Michael Rosemann, Queensland University of Technology, Australia, email@example.com
Michael zur Muehlen, Howe School of Technology Management, United States of America, firstname.lastname@example.org
Maximilian Roeglinger, University of Augsburg, Germany, email@example.com
Business Process Management (BPM) is comprised of concepts, methods, and tools dedicated to the identification, capture, improvement, implementation, and execution of organizational processes. BPM draws from and interacts with established concepts such as Total Quality Management, Business Process Reengineering, and Six Sigma. Moreover, BPM is supported by technologies such as workflow automation and service-oriented computing. Business Process Automation promises significant efficiency gains through standardized process flows, automated resource allocation, and application integration in the process context.
BPM is in high demand due to the ongoing pressure to improve operational efficiencies, opportunities related to process outsourcing/off-shoring, and compliance requirements that mandate standardized processes. Industry analysts such as the Gartner Group have identified BPM as a top priority of CIOs for the last eight years.

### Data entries
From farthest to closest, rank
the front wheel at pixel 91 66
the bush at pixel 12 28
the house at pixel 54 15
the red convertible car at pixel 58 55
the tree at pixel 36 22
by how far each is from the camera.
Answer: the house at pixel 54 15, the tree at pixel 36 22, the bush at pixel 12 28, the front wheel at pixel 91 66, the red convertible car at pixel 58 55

### EXERCISE TASKS
1) According to the passage on business process management, what have industry analysts such as the Gartner Group identified BPM as?
2) Convert each line of the records into a Markdown table with a "Row" column holding the row number and a "Line" column holding the line, skipping any blank lines.
The records are unrelated to the passage on business process management.

### ANSWERS GIVEN
1) A top priority of CIOs for the last eight years.

2)
| Row | Line |
|---|---|
| 1 | From farthest to closest, rank |
| 2 | the front wheel at pixel 91 66 |
| 3 | the bush at pixel 12 28 |
| 4 | the house at pixel 54 15 |
| 5 | the red convertible car at pixel 58 55 |
| 6 | the tree at pixel 36 22 |
| 7 | by how far each is from the camera. |
| 8 | Answer: the house at pixel 54 15, the tree at pixel 36 22, the bush at pixel 12 28, the front wheel at pixel 91 66, the red convertible car at pixel 58 55 |